Seeing Clearly, Reasoning Confidently: Plug-and-Play Remedies for Vision Language Model Blindness¶

Conference: CVPR 2026
arXiv: 2602.19615
Code: None
Area: Multimodal VLM
Keywords: Rare object recognition, visual token enhancement, multi-modal class embedding, plug-and-play, VLM robustness

TL;DR¶

Proposes an efficient plug-and-play module to enhance the recognition and reasoning capabilities of VLMs for rare objects by learning multi-modal class embeddings: a cross-attention adapter refines visual tokens on the vision side, and object detection prompts are injected on the text side, achieving a significant improvement from 72.8 to 75.4 on CODA-LM without fine-tuning the VLM.

Background & Motivation¶

Background: VLMs demonstrate excellent performance in general visual understanding but show a significant performance drop in reasoning tasks involving rare or infrequent objects.

Limitations of Prior Work: - Attention weights for rare object regions in the intermediate decoding layers of VLMs are significantly lower than those for common objects. - Methods introducing stronger vision encoders or full-model fine-tuning incur high computational costs and are not optimized at the object level. - Retrieval-Augmented Learning (RAL) requires large-scale external data and VLM fine-tuning, which may lead to catastrophic forgetting of original capabilities.

Key Challenge: Rare objects appear with extremely low frequency in pre-training data, leading to insufficient vision-language alignment. However, existing improvement methods are not designed at the object level and require expensive full-model fine-tuning.
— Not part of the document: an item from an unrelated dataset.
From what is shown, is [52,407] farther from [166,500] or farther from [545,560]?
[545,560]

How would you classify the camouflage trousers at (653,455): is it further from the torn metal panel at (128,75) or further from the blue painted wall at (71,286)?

Goal: To efficiently improve the perception and reasoning capabilities of VLMs for rare objects without fine-tuning the VLM itself.

Key Insight: Attention visualization reveals that VLMs pay insufficient attention to rare objects in the intermediate decoding layers. Therefore, remedies are needed from two perspectives—enhancing visual tokens (making rare objects more "salient") and enriching text prompts (guiding attention to the target regions).

Core Idea: Learn multi-modal class embeddings that fuse features from vision foundation models and synonym-enhanced text descriptions. These embeddings serve as both anchors for visual token refinement and as object detectors to generate text prompts.

Method¶

Overall Architecture¶

This paper aims to solve the "rare object blindness" of VLMs: models see too few rare objects like bollards or traffic cones, resulting in negligible attention to their visual regions during decoding. The proposed approach keeps the VLM backbone frozen and adds patches to both sides—one for vision and one for text—linked by a set of shared "multi-modal class embeddings." The pipeline consists of three steps: first, learning these class embeddings offline (aligning them with both visual features and text descriptions of rare objects); second, using them as anchors to refine VLM visual tokens on the vision side; and finally, using them as a detector on the text side to inject candidate object names into the prompt. By combining visual token enhancement and text prompt injection, the VLM's own parameters remain frozen throughout.

graph TD
    subgraph CE["Multi-modal Class Embedding Learning (Offline)"]
        direction TB
        A1["Rare Object Region<br/>VFM(DINOv3) Visual Features"] --> A3["Projection to LLM Embedding Space<br/>Alignment Loss + Classification Loss + EMA"]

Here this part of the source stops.